▶ **What to do**: Output as a JSON list of strings the lines of the records that begin at the line containing "What is the" and stop after the line containing "be ordered by camera distance?", one string per line, omitting blank lines.

▶ **Data section**:
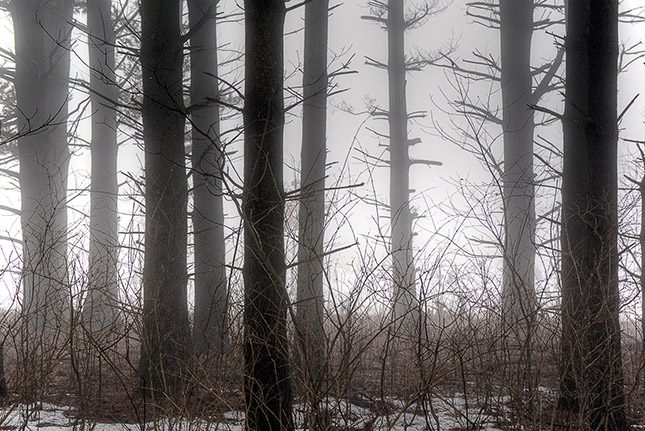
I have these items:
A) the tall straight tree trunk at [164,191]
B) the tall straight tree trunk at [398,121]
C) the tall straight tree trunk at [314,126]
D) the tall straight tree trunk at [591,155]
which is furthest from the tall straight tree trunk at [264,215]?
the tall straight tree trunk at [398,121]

...

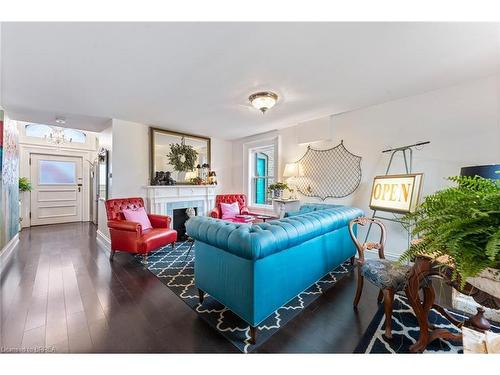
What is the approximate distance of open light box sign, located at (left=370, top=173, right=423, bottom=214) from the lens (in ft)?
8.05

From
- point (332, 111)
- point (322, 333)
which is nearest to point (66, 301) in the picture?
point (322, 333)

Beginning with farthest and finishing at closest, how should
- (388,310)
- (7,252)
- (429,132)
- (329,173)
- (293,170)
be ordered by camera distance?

▶ **Worked solution**:
[
  "What is the approximate distance of open light box sign, located at (left=370, top=173, right=423, bottom=214) from the lens (in ft)?",
  "8.05",
  "From",
  "- point (332, 111)",
  "- point (322, 333)",
  "which is nearest to point (66, 301) in the picture?",
  "point (322, 333)",
  "Beginning with farthest and finishing at closest, how should",
  "- (388,310)",
  "- (7,252)",
  "- (429,132)",
  "- (329,173)",
  "- (293,170)",
  "be ordered by camera distance?"
]